> **Task statement**:
Answer these questions about the passage on Selvon's Tiger:
(a) What will political independence not do, according to the passage?
(b) In what year was the prediction called astute?
(c) What year is given for the novel Turn Again Tiger?

> **Text extract**:
Thus, Tiger, thinking of
national unity
and
the
obstacles
of
communalism
and
race,
acknowledges:
"Is
always wite man
for wite
man, coolie for
coolie, nigger for
nigger."48 By
referring to
three races,
Selvon
suggests
that
the
problems
of
Trinidad,
the
Caribbean,
and perhaps much of the third world, are not
exclusively
due to
white
colonialisms;
nor
will political
independence
miraculously
solve all the
problems.
Of course,
this is a truism today,
after the tragic
tribal wars in newly
independent
African nations, but
it was an
astute
prediction
in
1952.
As
the
novel,
Turn
Again
Tiger
(1958)
begins,
Tiger
is
committed
to a
unique
direction of
development.

> **Raw data**:
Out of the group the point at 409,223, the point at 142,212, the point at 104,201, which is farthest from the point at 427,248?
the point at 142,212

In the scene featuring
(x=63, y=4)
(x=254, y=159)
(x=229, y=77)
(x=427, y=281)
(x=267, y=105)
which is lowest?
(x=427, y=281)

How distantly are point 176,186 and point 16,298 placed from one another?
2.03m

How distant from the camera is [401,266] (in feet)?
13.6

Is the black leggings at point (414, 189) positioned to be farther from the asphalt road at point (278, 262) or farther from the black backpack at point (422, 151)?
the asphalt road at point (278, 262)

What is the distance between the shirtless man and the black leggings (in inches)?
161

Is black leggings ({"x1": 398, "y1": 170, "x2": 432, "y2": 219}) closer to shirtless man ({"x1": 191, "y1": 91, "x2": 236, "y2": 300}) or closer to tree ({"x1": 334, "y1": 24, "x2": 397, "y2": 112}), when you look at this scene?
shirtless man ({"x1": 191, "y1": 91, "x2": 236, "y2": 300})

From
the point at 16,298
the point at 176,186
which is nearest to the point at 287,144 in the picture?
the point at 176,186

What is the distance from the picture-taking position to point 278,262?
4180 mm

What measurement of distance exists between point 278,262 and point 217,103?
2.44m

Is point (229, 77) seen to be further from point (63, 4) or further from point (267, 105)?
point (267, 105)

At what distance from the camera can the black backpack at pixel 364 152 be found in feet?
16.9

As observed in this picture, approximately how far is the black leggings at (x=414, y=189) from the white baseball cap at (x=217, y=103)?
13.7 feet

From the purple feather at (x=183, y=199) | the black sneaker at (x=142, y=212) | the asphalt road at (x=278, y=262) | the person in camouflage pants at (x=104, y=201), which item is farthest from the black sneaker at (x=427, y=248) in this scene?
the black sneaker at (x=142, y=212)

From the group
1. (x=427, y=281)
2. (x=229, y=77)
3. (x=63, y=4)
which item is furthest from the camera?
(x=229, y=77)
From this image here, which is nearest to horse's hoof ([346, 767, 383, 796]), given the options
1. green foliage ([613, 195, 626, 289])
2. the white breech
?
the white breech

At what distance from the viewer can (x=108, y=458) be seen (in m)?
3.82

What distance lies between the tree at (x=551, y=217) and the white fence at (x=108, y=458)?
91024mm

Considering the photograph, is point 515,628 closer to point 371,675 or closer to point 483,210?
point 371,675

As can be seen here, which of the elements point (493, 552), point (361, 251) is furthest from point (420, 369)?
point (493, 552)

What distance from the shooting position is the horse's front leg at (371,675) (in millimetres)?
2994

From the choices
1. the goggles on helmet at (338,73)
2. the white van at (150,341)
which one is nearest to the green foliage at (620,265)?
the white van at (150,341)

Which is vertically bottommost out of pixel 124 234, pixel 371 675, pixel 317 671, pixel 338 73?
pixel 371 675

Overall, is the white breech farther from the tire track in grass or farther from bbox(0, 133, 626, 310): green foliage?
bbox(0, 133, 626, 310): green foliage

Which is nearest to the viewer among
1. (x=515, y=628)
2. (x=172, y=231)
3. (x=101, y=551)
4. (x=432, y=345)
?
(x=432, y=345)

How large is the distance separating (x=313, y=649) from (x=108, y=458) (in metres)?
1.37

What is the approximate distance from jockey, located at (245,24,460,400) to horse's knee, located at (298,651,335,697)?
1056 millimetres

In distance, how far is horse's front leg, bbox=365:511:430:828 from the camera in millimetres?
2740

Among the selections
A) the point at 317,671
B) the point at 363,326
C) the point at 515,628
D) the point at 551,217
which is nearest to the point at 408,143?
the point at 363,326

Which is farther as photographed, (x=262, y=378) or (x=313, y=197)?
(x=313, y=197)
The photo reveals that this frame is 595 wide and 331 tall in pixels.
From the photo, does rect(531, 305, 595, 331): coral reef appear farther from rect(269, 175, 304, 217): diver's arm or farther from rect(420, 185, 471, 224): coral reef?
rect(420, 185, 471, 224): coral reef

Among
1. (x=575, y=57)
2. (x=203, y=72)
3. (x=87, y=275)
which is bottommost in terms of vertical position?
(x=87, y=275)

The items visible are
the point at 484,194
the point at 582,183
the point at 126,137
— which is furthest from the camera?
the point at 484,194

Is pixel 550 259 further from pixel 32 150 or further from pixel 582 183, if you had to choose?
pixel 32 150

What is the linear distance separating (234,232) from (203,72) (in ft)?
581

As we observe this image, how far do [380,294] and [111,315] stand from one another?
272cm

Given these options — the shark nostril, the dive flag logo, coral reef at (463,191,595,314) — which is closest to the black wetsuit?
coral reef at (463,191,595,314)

> **Answer to this exercise**:
(a) It will not miraculously solve all the problems.
(b) 1952
(c) 1958